(Washington) Washington a durci lundi le ton face au géant chinois des technologies Huawei, qualifié d’« espion » par Donald Trump, en étendant les sanctions existantes à ses filiales internationales, dans un contexte de relation dégradée entre les deux pays.

Julie CHABANAS
Agence France-Presse

Les États-Unis ont interdit de territoire 38 filiales internationales de Huawei afin de limiter leur accès aux technologies américaines, a indiqué lundi le département américain au Commerce dans un communiqué.

Donald Trump a qualifié le groupe chinois d’« espion », dans une interview téléphonique sur Fox News.

« Vous avez des puces électroniques, des choses que vous ne pouvez même pas voir. […] Ils espionnent », a-t-il assuré.

Huawei se défend d’être à la solde de Pékin et se dit être la cible d’accusations injustes visant à entraver son développement commercial international.

M. Trump a également menacé les pays qui commercent avec Huawei, comme le Royaume-Uni, en affirmant : « Nous ne ferons pas affaire avec vous parce que si vous utilisez un système Huawei, cela signifie qu’ils vous espionnent, cela signifie qu’ils nous espionnent, et j’ai obtenu de presque tous les pays qu’ils l’abandonnent ».

Washington veut empêcher Huawei et d’autres fournisseurs chinois de dominer le marché des nouvelles technologies et le réseau 5G.  

L’administration Trump considère en effet Huawei comme « un bras armé de la surveillance du Parti communiste chinois », a indiqué le secrétaire d’État Mike Pompeo, dans un communiqué distinct.

Il est reproché à Huawei d’utiliser ses filiales internationales pour contourner les sanctions, imposées en raison des craintes pour la sécurité nationale au vu des liens supposés de l’entreprise avec le gouvernement chinois, ce que dément Huawei.

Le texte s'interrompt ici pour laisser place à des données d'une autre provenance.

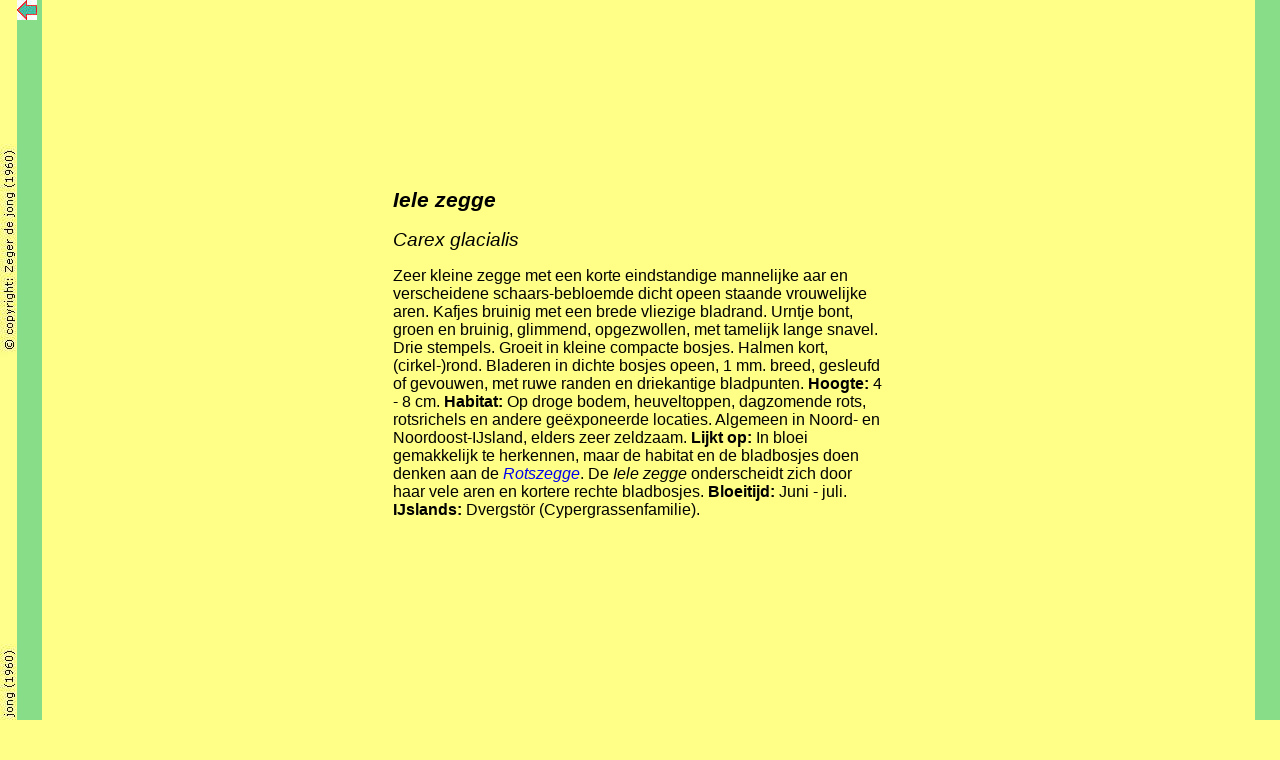

--- FILE ---
content_type: text/html
request_url: http://www.iqz.nl/ysland/determinatie/docs/329.html
body_size: 1000
content:
<!DOCTYPE HTML PUBLIC "-//W3C//DTD HTML 4.01 Transitional//NL">

<html>

<head>

<title>Carex glacialis</title>

  <meta http-equiv=Content-Type content="text/html; charset=windows-1252">
  <meta name="author" content="Zeger de Jong (1960)">
  <meta name="keywords" content="planten op ijsland, flora, iceland, Ísland">

<link rel="stylesheet" type="text/css" href="main.css">

</head>

<body lang=NL>

<span id="col-left"></span>

<a href="../plantennamen.html">
  <span id="nav-col-left"></span>
</a>

<a href="../gezochte_plantennamen.html">
  <span id="nav-col-right"></span>
</a>

<table height="100%" width="100%">

<tr><td>

<div align="center">

<table width="500">

<tr>

<td width="500">

<tr><td width="500">

<p><h1><i>Iele zegge</i></h1>

<p>

<h2>Carex glacialis</h2>

<p>

<h3>
Zeer kleine zegge met een korte eindstandige mannelijke aar en verscheidene schaars-bebloemde dicht opeen
staande vrouwelijke aren. Kafjes bruinig met een brede vliezige bladrand.
Urntje bont, groen en bruinig, glimmend, opgezwol­len, met tamelijk lange
snavel. Drie stempels. Groeit in kleine compacte bosjes. Halmen kort,
(cirkel-)rond. Bladeren in dichte
bosjes opeen, 1 mm. breed, gesleufd of gevouwen, met ruwe randen en driekantige
bladpunten. <b>Hoogte:</b> 4 - 8 cm. <b>Habitat:</b> Op droge bodem,
heuveltoppen, dagzomende rots, rotsrichels en andere geëxponeerde locaties.
Algemeen in Noord- en Noordoost-IJsland, elders zeer zeldzaam. <b>Lijkt op:</b>
In bloei gemakkelijk te herkennen, maar de habitat en de bladbosjes doen denken
aan de <a href="320.html"><i>Rotszegge</i></a>. De <i>Iele zegge</i> onderscheidt zich door haar
vele aren en kortere rechte bladbosjes. <b>Bloeitijd:</b> Juni - juli. <b>IJslands:</b>
Dvergstör (Cypergrassenfamilie).

</h3>

</td></tr>

</table>

</div>

</td></tr>

</table>

</body>

</html>


--- FILE ---
content_type: text/css
request_url: http://www.iqz.nl/ysland/determinatie/docs/main.css
body_size: 356
content:
body {
  background-color: #ffff88;
  font: sans-serif;
  scrollbar-track-color: #ffff88;
  scrollbar-base-color: #ffff88;
  scrollbar-face-color: #ffff88;
  scrollbar-arrow-color: #88dd88;
  scrollbar-highlight-color: #88dd88;
  scrollbar-3dlight-color: #ffff88;
  scrollbar-darkshadow-color: #ffff88;
  scrollbar-shadow-color: #88dd88;
}


h1 {
  font: bold 16.0pt sans-serif;
}


h2  { 
  font: italic 14.0pt sans-serif;
}


h3  {
  font: normal 12.0pt sans-serif;
}


#col-left  {background-image: url(copyright.jpg); 
  position: absolute;
  background-color: #ffff99;
  height: 100%;
  width: 17px;
  font: normal;
  top: 0px;
  left: 0px;
}


#nav-col-left  {background-image: url(leftgreenarrow4.jpg);
  background-repeat: no-repeat;
  position: absolute;
  background-color: #88dd88;
  height: 150%;
  width: 25px;
  top: 0px;
  left: 17px;
}


#nav-col-right  {
  position: absolute;
  background: #88dd88;
  height: 150%;
  width: 25px;
  top: 0px;
  right: 0px;
}


a {text-decoration: none;
}



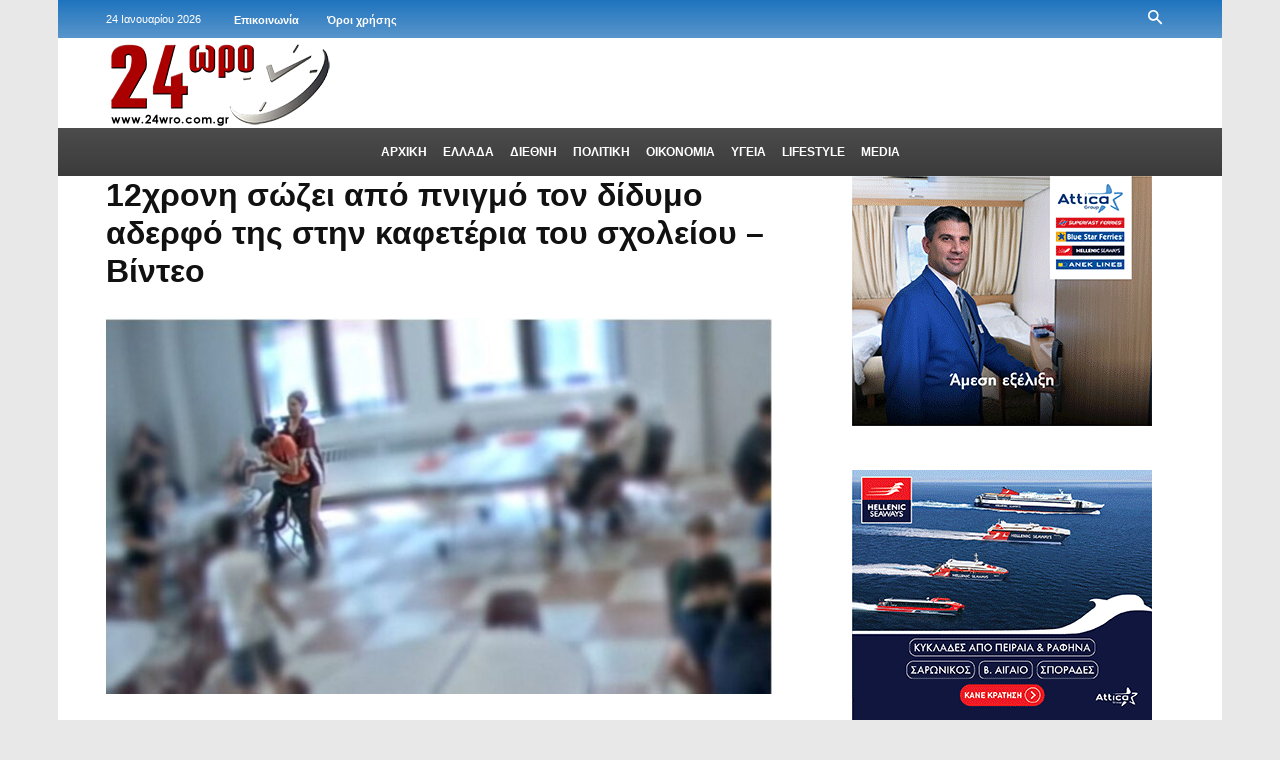

--- FILE ---
content_type: text/html; charset=utf-8
request_url: https://www.google.com/recaptcha/api2/aframe
body_size: 269
content:
<!DOCTYPE HTML><html><head><meta http-equiv="content-type" content="text/html; charset=UTF-8"></head><body><script nonce="T2XfTNS54GQKVJ1W949A8w">/** Anti-fraud and anti-abuse applications only. See google.com/recaptcha */ try{var clients={'sodar':'https://pagead2.googlesyndication.com/pagead/sodar?'};window.addEventListener("message",function(a){try{if(a.source===window.parent){var b=JSON.parse(a.data);var c=clients[b['id']];if(c){var d=document.createElement('img');d.src=c+b['params']+'&rc='+(localStorage.getItem("rc::a")?sessionStorage.getItem("rc::b"):"");window.document.body.appendChild(d);sessionStorage.setItem("rc::e",parseInt(sessionStorage.getItem("rc::e")||0)+1);localStorage.setItem("rc::h",'1769230515149');}}}catch(b){}});window.parent.postMessage("_grecaptcha_ready", "*");}catch(b){}</script></body></html>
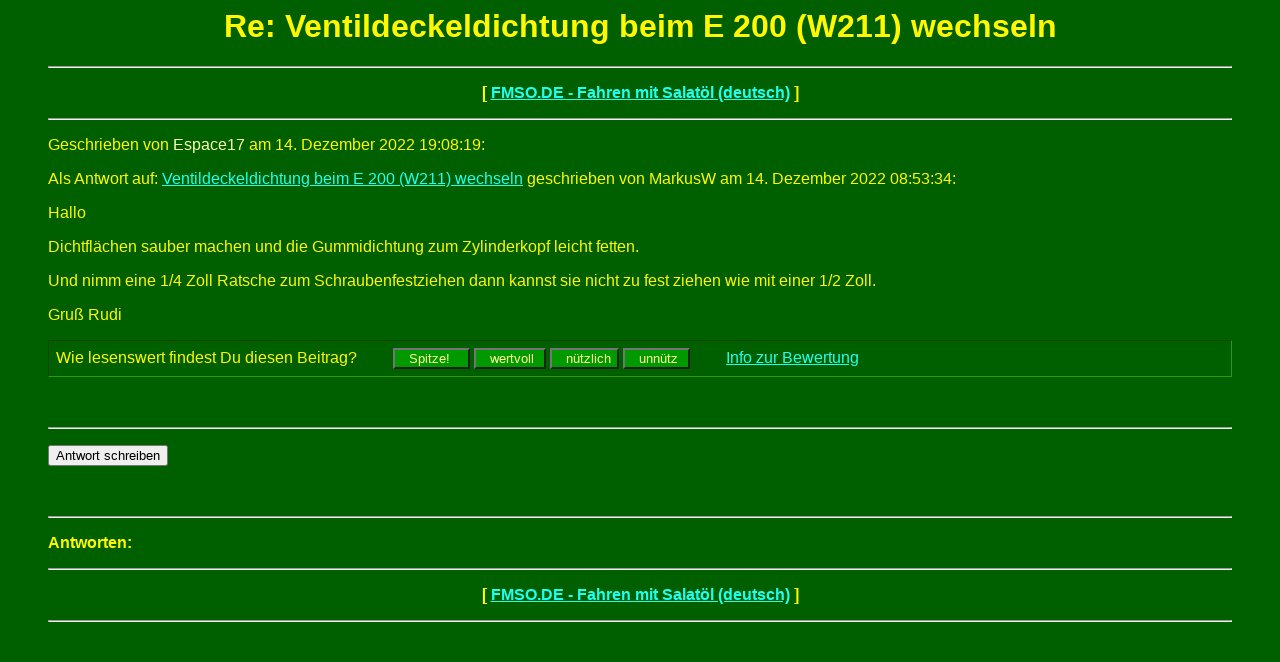

--- FILE ---
content_type: text/html; charset=iso-8859-1
request_url: http://fmso.de/forum/messages/439805.htm
body_size: 4502
content:
<html>
  <head>
    <title>FMSO.DE - Fahren mit Salatöl (deutsch): Re: Ventildeckeldichtung beim E 200 (W211) wechseln,  Espace17 am 14.12.2022 19:08</title>
	  <!-- Anfang Header -->
<meta http-equiv="Content-Type" content="text/html;
charset=iso-8859-1">
<meta http-equiv="expires" content="0">
<meta http-equiv="pragma" content="no-cache">
<meta name="robots" content="all">
<meta name="language" content="Deutsch">
<meta name="description" content="Fahren-Mit-Salatöl-Online">
<meta name="distribution" content="global">
<style type=text/css>
body{ font-family:Arial, Helvetica, sans-serif; }
span.c3 {color: #FFFFAA}
</style>

<!-- Ende Header -->
  </head>
<BODY TEXT="#FFF800" BGCOLOR="#006000" LINK="#20FFEF" VLINK="#8FbC8F" ALINK="#FFFFFF">
<!-- AnfangBanner -->
<!-- EndeBanner -->
	  <!-- Anfang BeitragsseitenKopf -->

<!-- Ende BeitragsseitenKopf -->
<blockquote>
    <center>
      <h1>Re: Ventildeckeldichtung beim E 200 (W211) wechseln</h1>
    </center>
<!-- Anfang BeitragsNavigationsLeisteOben -->
<!-- AnfangLinie -->
<center><p><HR></p></center>
<!-- EndeLinie -->
<center><P><B>[ <a href="../index.htm">FMSO.DE - Fahren mit Salatöl (deutsch)</a> ]</B></P></center>
<!-- AnfangLinie -->
<center><p><HR></p></center>
<!-- EndeLinie -->

<!-- Ende BeitragsNavigationsLeisteOben --><p>
Geschrieben von <font color="#FFFFAA"> Espace17</font> am 14. Dezember 2022 19:08:19:<p>
Als Antwort auf: <a href="439799.htm">Ventildeckeldichtung beim E 200 (W211) wechseln</a> geschrieben von MarkusW am 14. Dezember 2022 08:53:34:<p>
Hallo<p>
Dichtflächen sauber machen und die Gummidichtung zum Zylinderkopf leicht fetten.<p>
Und nimm eine 1/4 Zoll Ratsche zum Schraubenfestziehen dann kannst sie nicht zu fest ziehen wie mit einer 1/2 Zoll.<p>
Gruß Rudi
<br>

          <!-- Bewertung-->
          <script type="text/javascript" src="/danke.js"></script>
          <form method="get" style="border-style:inset;border-width:1px;border-color:#339900;padding:7px;"
          id="439805" onSubmit="javascript:danke('439805');"
          action="http://suche.fmso.de/cgi-bin/bewertung.cgi">
          Wie lesenswert findest Du diesen Beitrag? &nbsp; &nbsp; &nbsp; &nbsp;
          <input type="button" style="background-color:#009900;color:#ffff99;" onClick="javascript:danke('439805');wert.value='4'; submit();"  name="4" id="vier" value="  Spitze!   ">
          <input type="button" style="background-color:#009900;color:#ffff99;" onClick="javascript:danke('439805');wert.value='3'; submit();"  name="3" id="drei" value="  wertvoll ">
          <input type="button" style="background-color:#009900;color:#ffff99;" onClick="javascript:danke('439805');wert.value='2'; submit();"  name="2" id="zwei" value="  nützlich">
          <input type="button" style="background-color:#009900;color:#ffff99;" onClick="javascript:danke('439805');wert.value='1'; submit();"  name="1" id="eins" value="  unnütz ">
          <input type="hidden" name="beitrag" value="439805">
          <input type="hidden" name="wert" value="">
          &nbsp; &nbsp; &nbsp; &nbsp;
          <a href="http://fmso.de/hilfe/bewertung.html" target="_blank">Info zur Bewertung</a>
          </form>
          <!-- /Bewertung-->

Le durcissement des mesures doit « protéger la sécurité nationale des États-Unis, la vie privée de nos citoyens, et l’intégrité de nos infrastructures 5G face à l’influence néfaste de Pékin », a noté M. Pompeo.

« Des choses terribles »

Huawei et ses filiales ont « accentué leurs efforts pour obtenir des semi-conducteurs de pointe, développés ou produits à partir de logiciels et de technologies américaines, afin d’atteindre les objectifs politiques du Parti communiste chinois », a estimé de son côté le secrétaire au Commerce Wilbur Ross, cité dans le communiqué.

Dans le viseur de l’administration Trump depuis un an et demi, Huawei est déjà sur une liste noire américaine destinée à empêcher le groupe chinois d’acquérir des technologies « made in USA » indispensables à ses téléphones.

Ce nouvel assaut des États-Unis s’inscrit dans un contexte de regain de tensions depuis plusieurs mois avec la Chine, à laquelle Donald Trump reproche notamment la pandémie de COVID-19 qu’il surnomme « le virus chinois ».

« La Chine nous a fait des choses terribles », a encore déploré lundi le président américain. « Ils ont empêché (le virus) de s’étendre en Chine, mais pas de gagner les États-Unis et le reste du monde », a-t-il continué.  

Les États-Unis accusent également d’espionnage l’application TikTok, propriété de l’éditeur chinois ByteDance, et souhaitent la bannir des téléphones américains.

Autre point de tension, la situation à Hong Kong, territoire autonome sur lequel la Chine veut reprendre le contrôle.

Les deux puissances économiques avaient signé en grande pompe un accord commercial au mois de janvier. Il devait marquer une trêve dans une guerre commerciale de près de deux années, et ouvrir la voie à de nouvelles discussions.

Mais la Chine n’a pas réalisé ses engagements d’achats de produits américains.

Une rencontre virtuelle était prévue samedi pour faire le point, mais elle a été reportée.